━━━ TESTO FORNITO ━━━

Stefano Mainetti e la sua passione per la musica

Professore, quando ha avvertito prepotente l’amore per la musica al punto tale da dedicare la sua vita ad essa?

“Non vengo da una famiglia di musicisti e quindi fu grazie al regalo di una zia che mi regalò una chitarra che cominciai a strimpellare lo strumento. Avevo 8 anni quando riuscii a fare un accordo di do maggiore ed ebbi una sensazione cosi bella e profonda che più tardi ho paragonato alla sensazione che ebbi quando ho fatto l’amore per la prima volta

Mainetti e la ‘musica applicata’

Lei è docente di Composizione di Musica Applicata alle Immagini; se dovesse raccontare a qualcuno in cosa consiste il suo insegnamento, in breve, come lo descriverebbe? Tra i suoi studenti, in qualità di insegnante, in che modo riesce a far coltivare loro il talento di cui sono dotati?

“La musica applicata alle immagini è tutta quella musica che si trova nei film e telefilm, quindi cinema, televisione, ma anche nel teatro e nei videogame; é tutta la musica applicata per contraddistinguerla dalla musica assoluta, cioè che vive solo della musica stessa.

━━━

**CONSEGNA**
Ripeti fedelmente il passo dell'intervista a Stefano Mainetti compreso tra "Lei è docente" e "della musica stessa.", estremi inclusi. L'elenco non ha alcun legame con l'intervista a Stefano Mainetti.

━━━ VOCI FORNITE ━━━

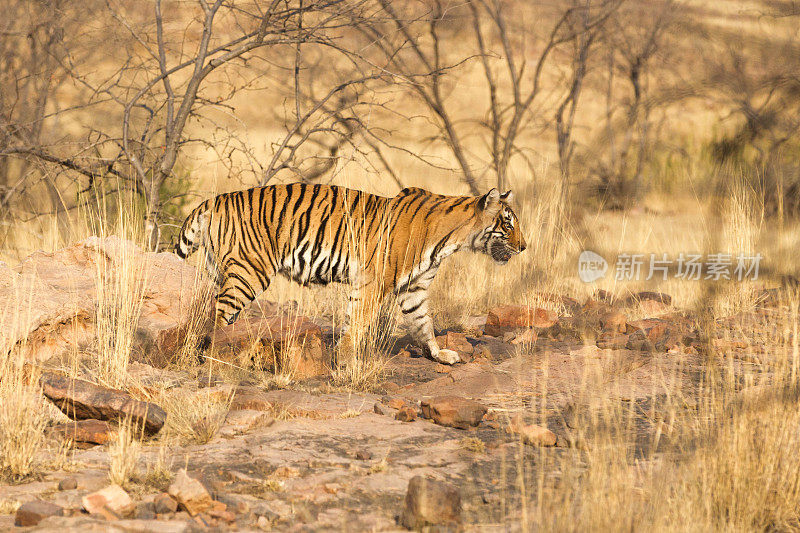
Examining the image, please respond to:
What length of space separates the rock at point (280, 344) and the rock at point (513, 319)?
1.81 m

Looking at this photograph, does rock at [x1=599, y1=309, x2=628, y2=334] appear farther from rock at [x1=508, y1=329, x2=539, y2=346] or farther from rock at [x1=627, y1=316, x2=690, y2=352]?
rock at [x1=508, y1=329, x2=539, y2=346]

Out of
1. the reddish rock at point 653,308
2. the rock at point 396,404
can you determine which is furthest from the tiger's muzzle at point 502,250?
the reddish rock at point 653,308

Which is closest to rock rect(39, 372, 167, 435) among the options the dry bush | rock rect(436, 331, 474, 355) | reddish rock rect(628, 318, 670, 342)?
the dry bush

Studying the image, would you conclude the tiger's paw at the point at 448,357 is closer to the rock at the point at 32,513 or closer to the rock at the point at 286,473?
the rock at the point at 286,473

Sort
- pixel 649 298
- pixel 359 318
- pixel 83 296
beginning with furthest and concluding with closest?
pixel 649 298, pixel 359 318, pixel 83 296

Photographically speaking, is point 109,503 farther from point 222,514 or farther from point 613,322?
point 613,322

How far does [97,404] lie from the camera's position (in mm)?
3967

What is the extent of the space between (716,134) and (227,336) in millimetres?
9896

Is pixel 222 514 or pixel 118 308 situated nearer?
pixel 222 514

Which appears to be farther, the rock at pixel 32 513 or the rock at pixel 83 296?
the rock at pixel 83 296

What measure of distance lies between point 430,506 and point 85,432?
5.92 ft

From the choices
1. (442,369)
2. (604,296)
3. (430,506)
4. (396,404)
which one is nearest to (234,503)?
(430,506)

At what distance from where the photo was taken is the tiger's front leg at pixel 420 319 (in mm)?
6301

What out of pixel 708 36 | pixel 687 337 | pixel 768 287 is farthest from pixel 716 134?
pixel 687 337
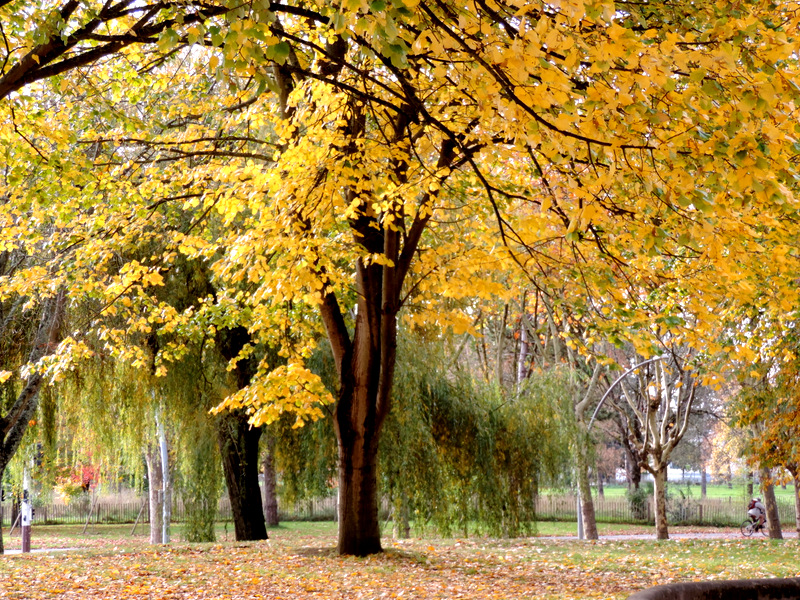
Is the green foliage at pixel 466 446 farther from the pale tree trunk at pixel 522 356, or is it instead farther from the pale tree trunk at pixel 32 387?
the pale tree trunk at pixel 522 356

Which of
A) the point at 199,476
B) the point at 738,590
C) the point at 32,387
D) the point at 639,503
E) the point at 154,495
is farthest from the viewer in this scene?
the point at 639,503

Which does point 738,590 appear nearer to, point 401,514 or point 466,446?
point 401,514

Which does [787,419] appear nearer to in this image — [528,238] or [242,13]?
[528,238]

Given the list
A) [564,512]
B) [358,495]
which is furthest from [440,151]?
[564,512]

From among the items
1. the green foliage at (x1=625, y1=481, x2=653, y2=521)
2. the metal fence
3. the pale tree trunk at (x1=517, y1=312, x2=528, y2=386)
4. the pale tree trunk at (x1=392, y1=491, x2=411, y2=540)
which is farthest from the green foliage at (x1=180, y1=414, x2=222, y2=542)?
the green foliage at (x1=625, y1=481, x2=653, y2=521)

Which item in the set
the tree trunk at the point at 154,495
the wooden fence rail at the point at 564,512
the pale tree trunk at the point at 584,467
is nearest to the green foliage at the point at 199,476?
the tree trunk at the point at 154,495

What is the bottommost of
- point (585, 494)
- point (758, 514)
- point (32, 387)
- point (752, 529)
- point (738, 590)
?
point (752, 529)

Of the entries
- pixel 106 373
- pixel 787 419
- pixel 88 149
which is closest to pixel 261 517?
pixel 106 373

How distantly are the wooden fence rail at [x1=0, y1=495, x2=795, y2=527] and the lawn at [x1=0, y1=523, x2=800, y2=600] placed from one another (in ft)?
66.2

━━━

**SOLUZIONE**
Lei è docente di Composizione di Musica Applicata alle Immagini; se dovesse raccontare a qualcuno in cosa consiste il suo insegnamento, in breve, come lo descriverebbe? Tra i suoi studenti, in qualità di insegnante, in che modo riesce a far coltivare loro il talento di cui sono dotati?

“La musica applicata alle immagini è tutta quella musica che si trova nei film e telefilm, quindi cinema, televisione, ma anche nel teatro e nei videogame; é tutta la musica applicata per contraddistinguerla dalla musica assoluta, cioè che vive solo della musica stessa.